OpenAI announced today it has hired three senior computer vision and machine learning engineers from rival Google DeepMind, all of whom will work in a newly opened OpenAI office in Zurich, Switzerland. OpenAI executives told staff during an internal meeting on Tuesday that Lucas Beyer, Alexander Kolesnikov, and Xiaohua Zhai will be joining the company to work on multimodal AI, artificial intelligence models capable of performing tasks in different mediums ranging from images to audio.
OpenAI has long been at the forefront of multimodal AI and released the first version of its text-to-image platform Dall-E in 2021. Its flagship chatbot ChatGPT, however, was initially only capable of interacting with text inputs. The company later added voice and image features as multimodal functionality became an increasingly important part of its product line and AI research. (The latest version of Dall-E is available directly within ChatGPT.) OpenAI has also developed a highly anticipated generative AI video product called Sora, though it has yet to make it widely available.
All three of the newly hired researchers already work closely together, according to Beyer’s personal website. While he worked at DeepMind, Beyer appears to have kept a close eye on the research that OpenAI was publishing and public controversies the company was embroiled in, which he frequently posted about to his more than 70,000 followers on X. When CEO Sam Altman was briefly ousted from OpenAI by its board of directors last year, Beyer posted that “the most sensible” explanation for the firing he had read so far was that Altman was involved in too many other startups at the same time.
As they race to develop the most advanced AI models, OpenAI and its rivals are intensely competing to hire a limited pool of top researchers from around the world, often offering them annual compensation packages worth close to seven figures or more. Hopping between companies is not uncommon for the most sought-after talent.

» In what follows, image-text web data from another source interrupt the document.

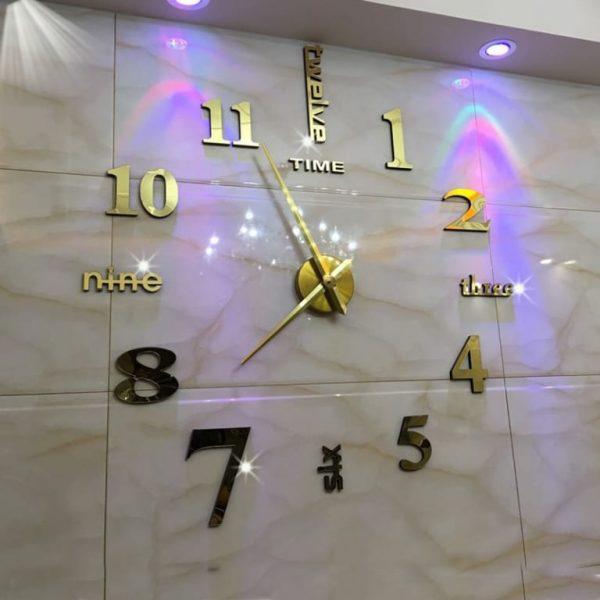 Đồng hồ dán tường size lớn trang trí nhà quán cafe khách sạn màu vàng siêu đẹp hình thực tế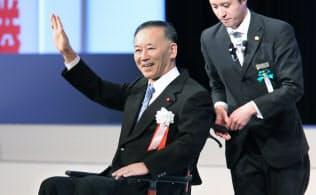 自民党大会でスピーチに臨む谷垣前幹事長(2月、東京都港区)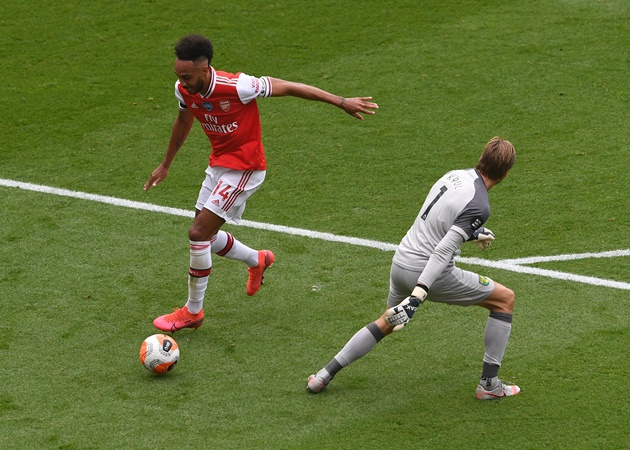Pierre-Emerick Aubameyang reacts to breaking Thierry Henry's Arsenal record - Bóng Đá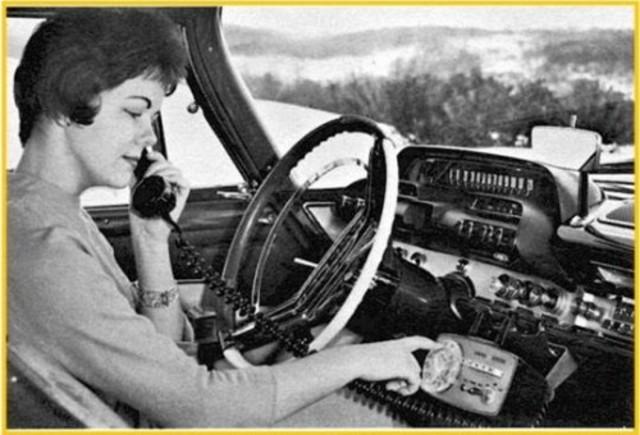 Ericsson lanza el sistema este sistema seguía utilizando canales de radio analógicos con modulación en frecuencia (FM). Era el primer sistema del mundo de telefonía móvil tal como se entiende hasta hoy en día.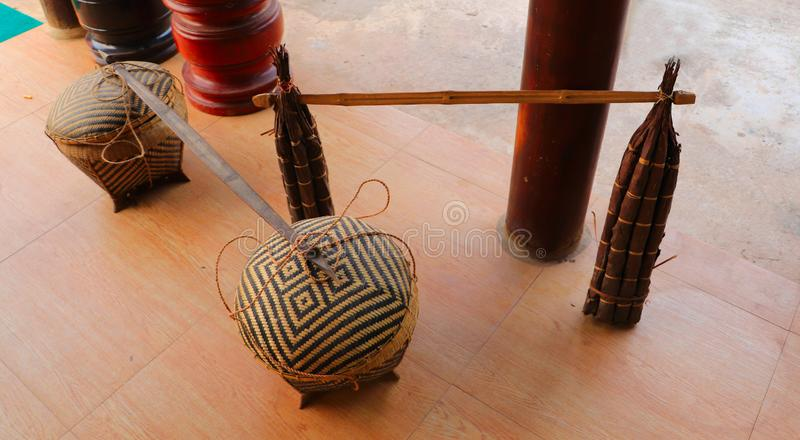 Para crated bambusowi kosze i drzewna żywica pochodnia wtyka kłaść na ziemi zdjęcia stock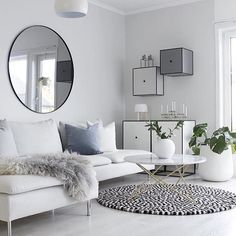 Omg total room envy by @hannenov what a knockout!  #scandiinspired #scandihome #hyggelig #interiordesign #stylist #homeinspo #interiordesignermelbourne #stylist2you #interiors123 #scandihome #scandiloingeroom #love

Tim Brooks, for example, who previously co-led the research direction of OpenAI’s unreleased video generator, Sora, recently departed to work at DeepMind. The high-profile poaching spree extends well beyond DeepMind and OpenAI. Microsoft hired its AI lead, Mustafa Suleyman, away from Inflection AI in March—along with most of the startup’s employees. And Google reportedly paid $2.7 billion to bring Character.AI founder Noam Shazeer back into the fold.
Over the past few months, a number of key figures at OpenAI have left the company, either to join direct competitors like DeepMind and Anthropic or launch their own ventures. Ilya Sutskever, an OpenAI cofounder and its former chief scientist, left to launch Safe Superintelligence Inc., a startup focused on AI safety and existential risks. Mira Murati, OpenAI’s former chief technology officer, announced she was leaving the company in September and is reportedly raising money for a new AI venture.

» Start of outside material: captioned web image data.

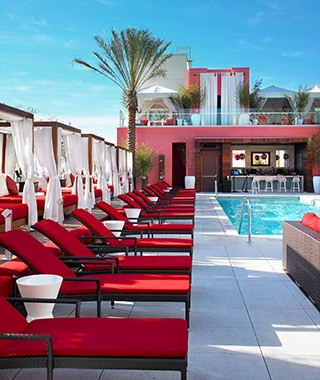 201309-ss-local-experts-los-angeles-hotel-pools-wet-deck-at-w-hollywood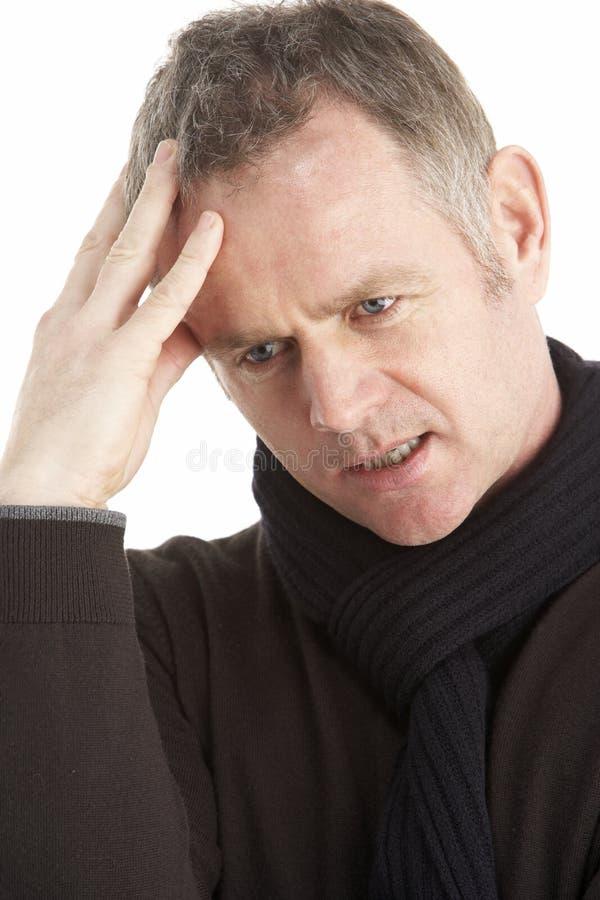 Portrait des durchdachten mittleren gealterten Mannes stockfotografie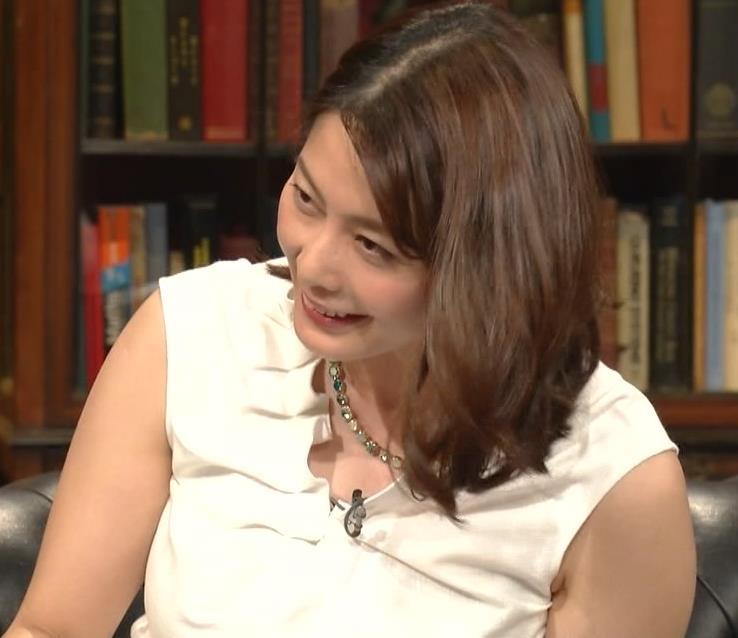 杉浦友紀アナ 腕がムチムチでたまらないキャプ・エロ画像11
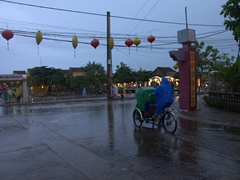 Heavy rain in Hoi An as the streets become flooded in minutes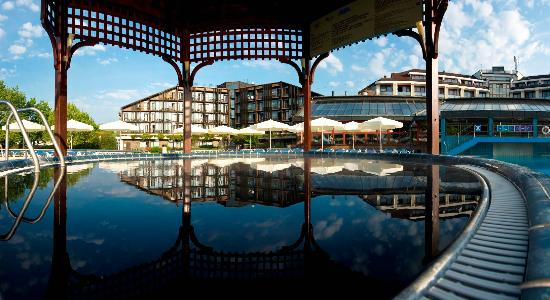 Hotel Ajda: Outdoor pool with black water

In October, OpenAI said that it was working on expanding globally. In addition to the new Zurich offices, the company plans to open new outposts in New York City, Seattle, Brussels, Paris, and Singapore, and already has outposts in London, Tokyo, and other cities, in addition to its San Francisco headquarters.
Zhai, Beyer, and Kolesnikov all already live in Zurich, according to LinkedIn, which has become a relatively prominent tech hub in Europe. The city is home to ETH Zurich, a public research university with a globally renowned computer science department. Apple has also reportedly poached a number of AI experts from Google to work at “a secretive European laboratory in Zurich,” the Financial Times reported earlier this year.